Im going to put in a plug for the Worksharp guided field sharpener. $35 on Amazon. Portable and will handle all my needs. It sets in my home office/4 year old’s toy room and is used at least once a week. Typically just the strop portion. I have a lot of sharpening tools...way too many including a wicked edge which cost a fortune. The worksharp is pretty much all I use nowadays except for my really large knives.

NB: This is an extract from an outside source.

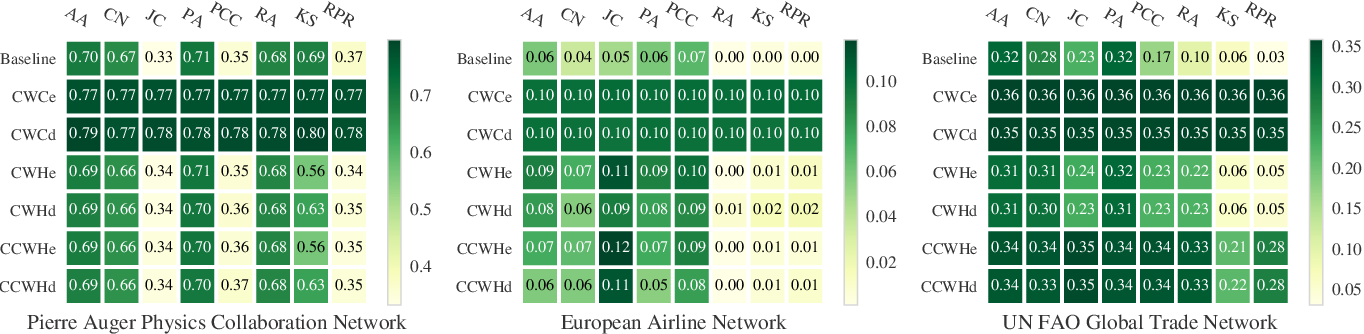 Figure 4 for Heuristics for Link Prediction in Multiplex Networks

I love the coffee mug and belt method. They work in a pinch and work well. They don’t work with super steels unless you have a couple weeks though. Which leads me to my rant against super steels. I fell into that trap once upon a time. I then realized I’d much rather have 1095 or Victorinox steel or Opinel’s steel (type escapes me for their SS although I prefer carbon) that I can sharpen in a flash. Who cares if I have to sharpen it once a week. I enjoy sharpening and it only takes a couple minutes. If you strop it every couple nights, you won’t even have to sharpen it once a week.
 
I second the Worksharp Field Sharpener! I just bought one earlier this week based on recommendations at BUSHCRAFTUSA forumites suggestions! Its AWESOME, even my 20y.o. son, who wasnt able to get blades sharp, could get “scarey sharp” edges on his knives after a few minutes of learning!

I bought mine at a local farm supply store, now my son wants to go back and buy one for himself.